Small town identities can lead to isolation

Since quitting smoking, I have enjoyed being able to climb stairs and have become a social isolate. Certain people feel as though I have given up an integral part of my soul, that I have

Since quitting smoking, I have enjoyed being able to climb stairs and have become a social isolate. Certain people feel as though I have given up an integral part of my soul, that I have irrevocably altered my reality, and their reality of me. I have isolated myself from my pack of chain smoking friends.

I started smoking when I was 14 years old, in the backseat of my best friend’s older brother’s Oldsmobile on the way to a high school homecoming dance. It was a Marlboro Light. Prior to this, never having smoked a cigarette, I had dreams about smoking. I knew before ever taking a single drag that I needed to be a smoker. This I felt was a core part of my identity.

Since then, I have defined myself as a smoker, and although I have no real desire to start smoking again, I feel like I’ve let myself down by quitting. I also feel like I left others with a gaping hole in my personality that they need to fill in with different information. I am no longer a smoker, and people cannot seem to process this fact. A friend cursed at me and then questioned my integrity. She said she didn’t know me anymore and refused to blow smoke out of my open window. Instead she blew it into my closet. Smoking, she said, was my identity.

I come from Cape May Court House, N.J., population 4,704. I moved there around the age of 10 and lived there until I was 18. Small towns are hard; everyone knows the person that they want you to be, and you can do nothing to surprise them.

In a way, they isolate you because they provide you with a substantial amount of information about who you are, and you are left alone to deal with the person that they say you are.

From this small town, I went to a college with a student population about half the size of my town. It was Cape May Court House all over again.

At this school I was still “The Smoker.” I wasn’t bothered by this label, and neither was anyone else, except when I smoked in nonsmoking dorms, bathrooms, hallways and class buildings. This was my only identity, because the community knew me based simply on this behavior.

In other small communities, people are labeled and isolated as a result.

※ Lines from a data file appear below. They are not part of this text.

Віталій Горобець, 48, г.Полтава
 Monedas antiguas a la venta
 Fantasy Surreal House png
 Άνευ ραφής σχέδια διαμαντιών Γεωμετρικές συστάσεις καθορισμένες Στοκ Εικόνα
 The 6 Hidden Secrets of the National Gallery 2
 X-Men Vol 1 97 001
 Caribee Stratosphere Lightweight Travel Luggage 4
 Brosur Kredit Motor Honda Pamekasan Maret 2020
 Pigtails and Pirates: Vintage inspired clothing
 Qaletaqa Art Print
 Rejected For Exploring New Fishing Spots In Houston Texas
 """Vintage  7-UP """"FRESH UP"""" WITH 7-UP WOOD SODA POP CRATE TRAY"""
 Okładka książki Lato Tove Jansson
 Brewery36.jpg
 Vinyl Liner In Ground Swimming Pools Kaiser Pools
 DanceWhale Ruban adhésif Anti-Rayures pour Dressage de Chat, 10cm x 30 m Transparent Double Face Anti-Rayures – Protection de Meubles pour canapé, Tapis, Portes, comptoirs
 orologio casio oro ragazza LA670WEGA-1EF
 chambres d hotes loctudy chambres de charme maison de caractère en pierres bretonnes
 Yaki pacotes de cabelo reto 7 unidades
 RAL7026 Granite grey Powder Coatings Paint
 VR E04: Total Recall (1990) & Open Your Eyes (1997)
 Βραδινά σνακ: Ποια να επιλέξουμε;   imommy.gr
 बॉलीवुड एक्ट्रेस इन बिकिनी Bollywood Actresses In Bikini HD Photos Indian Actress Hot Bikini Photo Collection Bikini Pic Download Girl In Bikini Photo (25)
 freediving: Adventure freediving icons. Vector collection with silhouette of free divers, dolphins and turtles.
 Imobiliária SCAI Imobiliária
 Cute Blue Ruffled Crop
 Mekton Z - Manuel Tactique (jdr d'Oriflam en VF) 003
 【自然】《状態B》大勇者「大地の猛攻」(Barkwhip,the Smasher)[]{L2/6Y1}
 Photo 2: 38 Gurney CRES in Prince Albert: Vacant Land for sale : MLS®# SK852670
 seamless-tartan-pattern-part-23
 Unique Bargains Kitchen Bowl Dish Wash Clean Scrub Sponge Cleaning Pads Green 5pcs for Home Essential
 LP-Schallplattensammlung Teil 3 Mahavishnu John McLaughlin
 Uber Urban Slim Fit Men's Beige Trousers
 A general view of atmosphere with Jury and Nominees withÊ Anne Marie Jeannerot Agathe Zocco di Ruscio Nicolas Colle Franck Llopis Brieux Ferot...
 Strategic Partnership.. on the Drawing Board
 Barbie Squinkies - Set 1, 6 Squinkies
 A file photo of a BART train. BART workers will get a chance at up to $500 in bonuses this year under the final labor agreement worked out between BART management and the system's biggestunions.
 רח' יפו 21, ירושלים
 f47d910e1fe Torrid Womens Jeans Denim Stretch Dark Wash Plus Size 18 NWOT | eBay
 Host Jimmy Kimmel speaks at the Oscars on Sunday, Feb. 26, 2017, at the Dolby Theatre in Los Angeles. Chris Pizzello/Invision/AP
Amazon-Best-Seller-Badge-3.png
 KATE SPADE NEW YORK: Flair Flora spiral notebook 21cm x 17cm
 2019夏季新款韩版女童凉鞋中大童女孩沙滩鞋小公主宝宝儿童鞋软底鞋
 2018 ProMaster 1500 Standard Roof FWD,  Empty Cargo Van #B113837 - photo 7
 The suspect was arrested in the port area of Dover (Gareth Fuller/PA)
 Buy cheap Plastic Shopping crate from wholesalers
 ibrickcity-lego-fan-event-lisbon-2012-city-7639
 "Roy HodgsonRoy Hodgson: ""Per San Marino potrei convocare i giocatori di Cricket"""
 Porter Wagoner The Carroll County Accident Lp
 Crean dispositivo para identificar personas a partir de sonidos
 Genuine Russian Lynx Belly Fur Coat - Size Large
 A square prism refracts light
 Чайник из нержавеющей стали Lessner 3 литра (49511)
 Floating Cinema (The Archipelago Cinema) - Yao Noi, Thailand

How many towns have “The Drunk” and “The Crazy?” Apparently these people have been observed being drunk and crazy, and therefore that’s who they have become.

Eventually, I transferred to Temple, which has a considerably larger student population. I moved away from my roommates and into Center City. I was, for the first time, completely alone.

On campus I blend in with the thousands of people who are milling around in the city, I am just one more person on the street. This is a wholly different type of isolation. It is one of my own choosing and far less insidious than the forced isolation of the small community. I don’t find it remotely uncomfortable because there is an amazing lack of rules. I no longer had to be “The Smoker,” so I quit.

In my former surroundings, I was never able to be myself, and if I acted out of my prescribed personality I would get yelled at. I can relate to a passage from Jonathan Franzen’s essay, “First City.”

“… [In] suburban Colorado: a not negligible percentage of men…in their sport utility vehicles feel moved to yell obscenities at me. It’s hard to know why they do this… My guess is that they yell at me simply because I’m a stranger, and… I have no more human reality than the coach on their TV screens who has elected to punt on fourth-and-short.”

This is what I felt the whole time I was with my small group of friends: the isolation as a result of a lack of reality. This is the isolation that is far different than simply being by myself, which to the group was inherently bizarre.

So, to steal from Franzen again, “Familiarity… erodes the autonomous intelligence… Only in a crowded diverse place…, surrounded by strangeness, do I come home to myself.”